(THE EXERCISE) Can you retype every record below exactly as written?

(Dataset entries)
:::::
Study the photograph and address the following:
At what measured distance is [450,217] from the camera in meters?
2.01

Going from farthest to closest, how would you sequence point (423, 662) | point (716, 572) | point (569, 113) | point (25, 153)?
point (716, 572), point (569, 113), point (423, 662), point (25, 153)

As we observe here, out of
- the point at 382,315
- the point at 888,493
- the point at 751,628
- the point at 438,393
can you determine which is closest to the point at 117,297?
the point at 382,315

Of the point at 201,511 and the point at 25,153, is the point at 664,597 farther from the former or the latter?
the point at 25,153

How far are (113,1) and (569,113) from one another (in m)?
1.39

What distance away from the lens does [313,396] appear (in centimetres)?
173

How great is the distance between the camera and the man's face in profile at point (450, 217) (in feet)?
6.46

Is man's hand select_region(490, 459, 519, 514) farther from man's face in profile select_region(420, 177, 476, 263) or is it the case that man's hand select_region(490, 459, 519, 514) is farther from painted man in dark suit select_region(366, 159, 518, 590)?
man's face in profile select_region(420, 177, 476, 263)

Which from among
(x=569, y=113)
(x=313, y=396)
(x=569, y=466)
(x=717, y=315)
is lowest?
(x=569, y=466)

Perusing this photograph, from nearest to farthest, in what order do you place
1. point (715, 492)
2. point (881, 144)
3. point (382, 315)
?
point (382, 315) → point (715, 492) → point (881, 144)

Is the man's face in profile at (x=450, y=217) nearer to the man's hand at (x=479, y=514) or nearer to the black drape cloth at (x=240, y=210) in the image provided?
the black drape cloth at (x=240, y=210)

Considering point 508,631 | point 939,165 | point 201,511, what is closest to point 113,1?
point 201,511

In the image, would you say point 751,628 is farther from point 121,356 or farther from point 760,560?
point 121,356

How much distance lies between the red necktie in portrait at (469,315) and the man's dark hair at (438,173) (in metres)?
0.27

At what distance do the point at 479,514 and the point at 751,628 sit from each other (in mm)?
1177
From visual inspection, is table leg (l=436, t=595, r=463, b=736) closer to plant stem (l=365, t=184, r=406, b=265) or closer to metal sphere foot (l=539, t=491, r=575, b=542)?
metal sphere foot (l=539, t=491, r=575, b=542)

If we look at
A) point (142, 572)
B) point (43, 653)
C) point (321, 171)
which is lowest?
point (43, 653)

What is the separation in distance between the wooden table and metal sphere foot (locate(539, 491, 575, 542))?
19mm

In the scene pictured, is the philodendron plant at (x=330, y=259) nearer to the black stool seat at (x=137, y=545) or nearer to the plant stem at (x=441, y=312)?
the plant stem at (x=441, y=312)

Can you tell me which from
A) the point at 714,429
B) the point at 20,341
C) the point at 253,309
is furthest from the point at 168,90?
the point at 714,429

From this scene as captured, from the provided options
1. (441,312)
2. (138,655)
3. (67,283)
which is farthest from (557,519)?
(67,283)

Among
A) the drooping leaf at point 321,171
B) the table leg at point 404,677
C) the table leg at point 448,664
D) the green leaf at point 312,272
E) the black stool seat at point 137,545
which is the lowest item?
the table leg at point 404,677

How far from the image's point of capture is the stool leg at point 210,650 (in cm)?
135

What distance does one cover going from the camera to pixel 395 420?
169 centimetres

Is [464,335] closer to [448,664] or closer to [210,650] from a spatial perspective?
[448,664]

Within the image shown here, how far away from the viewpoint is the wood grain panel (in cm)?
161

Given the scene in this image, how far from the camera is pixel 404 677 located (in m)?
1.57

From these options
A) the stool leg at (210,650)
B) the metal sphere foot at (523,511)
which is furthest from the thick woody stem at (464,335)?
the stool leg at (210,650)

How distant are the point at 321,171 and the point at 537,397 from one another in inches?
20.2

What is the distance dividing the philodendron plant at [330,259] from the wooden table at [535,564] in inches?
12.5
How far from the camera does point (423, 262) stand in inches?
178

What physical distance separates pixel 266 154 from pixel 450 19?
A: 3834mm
:::::
(FINAL RESULT)
Study the photograph and address the following:
At what measured distance is [450,217] from the camera in meters?
2.01

Going from farthest to closest, how would you sequence point (423, 662) | point (716, 572) | point (569, 113) | point (25, 153)?
point (716, 572), point (569, 113), point (423, 662), point (25, 153)

As we observe here, out of
- the point at 382,315
- the point at 888,493
- the point at 751,628
- the point at 438,393
can you determine which is closest to the point at 117,297?
the point at 382,315

Of the point at 201,511 and the point at 25,153, is the point at 664,597 farther from the former or the latter?
the point at 25,153

How far are (113,1) and (569,113) from one another (in m)?
1.39

What distance away from the lens does [313,396] appear (in centimetres)?
173

How great is the distance between the camera and the man's face in profile at point (450, 217) (in feet)?
6.46

Is man's hand select_region(490, 459, 519, 514) farther from man's face in profile select_region(420, 177, 476, 263) or is it the case that man's hand select_region(490, 459, 519, 514) is farther from painted man in dark suit select_region(366, 159, 518, 590)?
man's face in profile select_region(420, 177, 476, 263)

Which from among
(x=569, y=113)
(x=313, y=396)
(x=569, y=466)
(x=717, y=315)
is lowest?
(x=569, y=466)

Perusing this photograph, from nearest to farthest, in what order do you place
1. point (715, 492)
2. point (881, 144)
3. point (382, 315)
?
point (382, 315) → point (715, 492) → point (881, 144)

Is the man's face in profile at (x=450, y=217) nearer to the man's hand at (x=479, y=514) or nearer to the black drape cloth at (x=240, y=210) in the image provided?
the black drape cloth at (x=240, y=210)

Considering point 508,631 | point 939,165 | point 201,511, what is closest to point 113,1?
point 201,511

In the image, would you say point 751,628 is farther from point 121,356 or farther from point 760,560?
point 121,356

How much distance lies between the red necktie in portrait at (469,315) and the man's dark hair at (438,173) (in metres)?
0.27

At what distance do the point at 479,514 and the point at 751,628 sit from each other (in mm)?
1177
From visual inspection, is table leg (l=436, t=595, r=463, b=736) closer to plant stem (l=365, t=184, r=406, b=265) or closer to metal sphere foot (l=539, t=491, r=575, b=542)?
metal sphere foot (l=539, t=491, r=575, b=542)

If we look at
A) point (142, 572)
B) point (43, 653)
C) point (321, 171)
which is lowest?
point (43, 653)

What is the separation in distance between the wooden table and metal sphere foot (locate(539, 491, 575, 542))?
19mm

In the scene pictured, is the philodendron plant at (x=330, y=259) nearer to the black stool seat at (x=137, y=545) or nearer to the plant stem at (x=441, y=312)?
the plant stem at (x=441, y=312)

Can you tell me which from
A) the point at 714,429
B) the point at 20,341
C) the point at 253,309
is furthest from the point at 168,90?
the point at 714,429

From this scene as captured, from the provided options
1. (441,312)
2. (138,655)
3. (67,283)
which is farthest from (557,519)?
(67,283)

Among
A) the drooping leaf at point 321,171
B) the table leg at point 404,677
C) the table leg at point 448,664
D) the green leaf at point 312,272
E) the black stool seat at point 137,545
which is the lowest item?
the table leg at point 404,677

How far from the image's point of capture is the stool leg at point 210,650 (in cm)?
135

What distance does one cover going from the camera to pixel 395 420?
169 centimetres

Is [464,335] closer to [448,664] or closer to [210,650] from a spatial perspective?
[448,664]

Within the image shown here, how far away from the viewpoint is the wood grain panel (in cm)?
161

Given the scene in this image, how far from the camera is pixel 404 677 located (in m)?
1.57

From these options
A) the stool leg at (210,650)
B) the metal sphere foot at (523,511)
which is furthest from the thick woody stem at (464,335)?
the stool leg at (210,650)

How distant are the point at 321,171 and the point at 537,397 from one another in inches?
20.2

What is the distance dividing the philodendron plant at [330,259] from the wooden table at [535,564] in inches?
12.5
How far from the camera does point (423, 262) stand in inches?
178

What physical distance separates pixel 266 154 from pixel 450 19?
A: 3834mm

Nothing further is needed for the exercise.